I've seen a demo where given my email address they could pull up my name, address, profession, age, and I forget what else. Yes, it's already in unscrupulous hands.
My data is empty, even though I'm not that paranoid about privacy (but I do take some care).
This specific API seems pretty innocuous. They're not doing black magic, it's just aggregating data that people willingly put out there about themselves.
I'm sure I'm out there in many datasets with stolen (or just "shared") information.
> This specific API seems pretty innocuous. They're not doing black magic, it's just aggregating data that people willingly put out there about themselves.
That's has always been illegal in my country though (you can't even keep a record of people with pen and paper), and now with GDPR would of course be illegal with actual consequences if it contains data about EU citizens.

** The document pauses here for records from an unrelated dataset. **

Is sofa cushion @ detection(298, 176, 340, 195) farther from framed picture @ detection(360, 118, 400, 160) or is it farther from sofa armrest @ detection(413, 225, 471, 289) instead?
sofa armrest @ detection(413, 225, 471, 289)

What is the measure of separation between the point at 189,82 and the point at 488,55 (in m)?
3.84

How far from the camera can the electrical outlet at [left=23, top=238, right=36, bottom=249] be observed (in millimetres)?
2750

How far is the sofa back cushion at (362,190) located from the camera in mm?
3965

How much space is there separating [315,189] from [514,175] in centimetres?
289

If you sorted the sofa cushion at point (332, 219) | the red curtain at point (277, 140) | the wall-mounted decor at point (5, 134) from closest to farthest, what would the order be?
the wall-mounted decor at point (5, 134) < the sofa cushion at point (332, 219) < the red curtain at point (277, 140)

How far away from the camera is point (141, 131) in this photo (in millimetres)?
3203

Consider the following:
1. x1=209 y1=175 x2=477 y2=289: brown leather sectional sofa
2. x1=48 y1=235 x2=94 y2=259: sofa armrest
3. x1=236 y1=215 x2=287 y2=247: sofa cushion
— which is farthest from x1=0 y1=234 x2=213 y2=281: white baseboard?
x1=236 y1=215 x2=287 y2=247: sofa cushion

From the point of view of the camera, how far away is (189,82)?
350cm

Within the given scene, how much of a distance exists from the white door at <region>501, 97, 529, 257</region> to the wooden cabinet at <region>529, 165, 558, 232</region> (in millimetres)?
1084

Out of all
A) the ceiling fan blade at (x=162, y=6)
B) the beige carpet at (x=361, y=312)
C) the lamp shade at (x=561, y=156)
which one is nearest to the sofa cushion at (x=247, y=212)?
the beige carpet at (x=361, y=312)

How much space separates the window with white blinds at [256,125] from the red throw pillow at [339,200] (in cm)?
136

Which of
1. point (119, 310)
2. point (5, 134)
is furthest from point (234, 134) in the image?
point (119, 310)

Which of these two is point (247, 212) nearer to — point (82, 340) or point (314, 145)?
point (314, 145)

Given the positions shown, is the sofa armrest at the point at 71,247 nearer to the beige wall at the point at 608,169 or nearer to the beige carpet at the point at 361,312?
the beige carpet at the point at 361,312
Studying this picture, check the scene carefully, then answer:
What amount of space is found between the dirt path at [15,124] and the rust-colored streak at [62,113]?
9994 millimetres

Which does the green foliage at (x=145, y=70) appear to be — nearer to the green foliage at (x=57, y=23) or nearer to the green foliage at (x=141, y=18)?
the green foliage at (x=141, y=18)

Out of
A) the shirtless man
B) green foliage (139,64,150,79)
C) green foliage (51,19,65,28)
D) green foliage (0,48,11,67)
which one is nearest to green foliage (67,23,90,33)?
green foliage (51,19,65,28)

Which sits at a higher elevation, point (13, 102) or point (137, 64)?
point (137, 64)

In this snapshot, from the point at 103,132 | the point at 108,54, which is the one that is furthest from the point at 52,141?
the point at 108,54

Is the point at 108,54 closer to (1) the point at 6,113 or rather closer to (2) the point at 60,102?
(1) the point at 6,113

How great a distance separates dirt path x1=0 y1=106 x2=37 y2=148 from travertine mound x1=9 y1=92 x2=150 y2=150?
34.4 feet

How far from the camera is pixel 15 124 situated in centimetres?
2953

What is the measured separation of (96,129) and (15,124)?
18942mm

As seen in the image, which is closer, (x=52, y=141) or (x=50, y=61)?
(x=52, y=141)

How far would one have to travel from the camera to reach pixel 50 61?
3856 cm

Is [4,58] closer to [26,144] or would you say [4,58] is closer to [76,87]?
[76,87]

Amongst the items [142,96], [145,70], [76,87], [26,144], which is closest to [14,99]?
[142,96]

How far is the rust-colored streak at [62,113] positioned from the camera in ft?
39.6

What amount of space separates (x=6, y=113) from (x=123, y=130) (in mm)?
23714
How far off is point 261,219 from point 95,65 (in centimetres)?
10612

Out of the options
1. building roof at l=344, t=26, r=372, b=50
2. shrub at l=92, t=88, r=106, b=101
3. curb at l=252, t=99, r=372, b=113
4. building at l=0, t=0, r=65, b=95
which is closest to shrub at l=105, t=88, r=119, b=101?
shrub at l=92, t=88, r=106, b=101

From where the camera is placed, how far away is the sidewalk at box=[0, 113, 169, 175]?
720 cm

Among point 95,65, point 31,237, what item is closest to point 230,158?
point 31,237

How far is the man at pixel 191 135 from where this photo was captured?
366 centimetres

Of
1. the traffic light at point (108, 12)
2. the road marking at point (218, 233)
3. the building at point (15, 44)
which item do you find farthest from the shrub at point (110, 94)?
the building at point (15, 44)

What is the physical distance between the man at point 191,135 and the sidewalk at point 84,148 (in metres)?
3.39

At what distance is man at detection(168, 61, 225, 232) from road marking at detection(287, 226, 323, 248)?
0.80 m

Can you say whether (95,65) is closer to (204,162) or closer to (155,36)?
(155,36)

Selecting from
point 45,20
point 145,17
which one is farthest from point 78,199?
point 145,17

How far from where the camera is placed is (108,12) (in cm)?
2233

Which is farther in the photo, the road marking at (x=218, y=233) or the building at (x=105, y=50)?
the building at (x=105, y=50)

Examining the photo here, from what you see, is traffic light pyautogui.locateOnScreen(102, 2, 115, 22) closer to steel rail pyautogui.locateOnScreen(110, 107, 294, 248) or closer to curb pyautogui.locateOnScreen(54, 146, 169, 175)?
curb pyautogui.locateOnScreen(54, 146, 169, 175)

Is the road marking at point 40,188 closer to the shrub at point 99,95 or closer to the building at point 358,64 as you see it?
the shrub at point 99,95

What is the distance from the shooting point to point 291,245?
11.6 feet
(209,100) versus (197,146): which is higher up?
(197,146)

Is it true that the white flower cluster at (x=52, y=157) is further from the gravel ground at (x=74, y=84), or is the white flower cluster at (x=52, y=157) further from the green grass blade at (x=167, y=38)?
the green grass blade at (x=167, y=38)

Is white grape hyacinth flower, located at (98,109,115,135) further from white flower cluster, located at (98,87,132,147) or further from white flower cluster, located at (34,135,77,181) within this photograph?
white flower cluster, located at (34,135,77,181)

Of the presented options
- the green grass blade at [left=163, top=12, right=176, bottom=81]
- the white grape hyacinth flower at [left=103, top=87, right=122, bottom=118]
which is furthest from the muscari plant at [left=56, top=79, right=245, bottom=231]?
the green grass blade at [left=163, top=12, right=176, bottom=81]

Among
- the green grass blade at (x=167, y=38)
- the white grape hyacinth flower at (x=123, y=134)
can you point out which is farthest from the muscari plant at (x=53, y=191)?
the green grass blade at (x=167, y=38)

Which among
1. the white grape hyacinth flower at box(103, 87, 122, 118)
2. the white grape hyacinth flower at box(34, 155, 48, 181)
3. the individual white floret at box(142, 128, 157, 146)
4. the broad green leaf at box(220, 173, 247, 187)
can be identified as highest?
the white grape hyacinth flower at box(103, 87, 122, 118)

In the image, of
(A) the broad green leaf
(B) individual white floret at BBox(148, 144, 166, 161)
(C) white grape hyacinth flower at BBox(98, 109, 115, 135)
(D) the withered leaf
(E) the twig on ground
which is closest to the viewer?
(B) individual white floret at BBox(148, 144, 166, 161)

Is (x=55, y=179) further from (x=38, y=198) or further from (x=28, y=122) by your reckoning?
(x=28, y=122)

Regardless, they're not based in Europe. Unless they do business in the EU, they can't touch them. This is due to the fact that extradition requires something to be a crime in both countries, so unless the EU has assets to seize, nothing they can do.
And if they try, any American court will be very leery of setting the precedent that Brussels can tell Americans what to do in any sense, particularly with respect to data stored on their servers.
Perhaps not directly, but if they're processing the information of EU data subjects on behalf of another company that does business in the EU, then that company will have to justify using this service, which is clearly not GDPR compliant.
I imagine the company using them will want to recover financial losses they incur after getting reamed by whatever european Data Protection Authority decides to go after them - especially if the culprits did promote themselves as being GDPR compliant.
The point of the EU's strong data protection rules is to have accountability - and it will fall on someone along the chain that caused the mess. Companies can't be allowed to completely disregard how they collect and store data and then go "Oops, haha sorry about that!" when the shit inevitably hits the fan, and just continue their business as usual.
Hi, Gilles here CEO of Livestorm. Thank you for surfacing this.
What is this URL: This is not a public API route, it is a proxy to a service called Clearbit to enrich professional emails with public company and person data from multiple public sources such as AngelList or LinkedIn (cf https://clearbit.com/enrichment and https://clearbit.com/our-data).
By using this route, you are using Clearbit with our credentials. Most importantly, we don’t store any data on our end when accessing this route. We don't own this data, it is stored on Clearbit servers.
Why are we using them: We entered in business with Clearbit to help our users get more insights on their webinar sign ups from public data sources.
We took all the steps necessary with Clearbit to ensure our process was GDPR compliant. However, this information makes us double guess it. Therefore, we are revaluating the compliancy of this specific process and in the meantime, we have deactivated this route.
Actually (after contacting their support because of wrong data that was returned for my contact), they seem to be using https://clearbit.com/ instead as backend.
What surprised my is that when you go to https://clearbit.com/ at "Understand your customers" it actually showed our company logo. Probably based on Ip address because I'm at the office right now and cleared my cookies.
Mine has information harvested (provided by?) from about.me. (I had a page there about my dancing activities) So this API tells anyone where and when they can meet me for a dance. (9 years ago, that is) :D
people were so afraid of BIGTECHs getting their hands on all your personal data. When in reality, a 13 year old can just ask around on some forums and get it.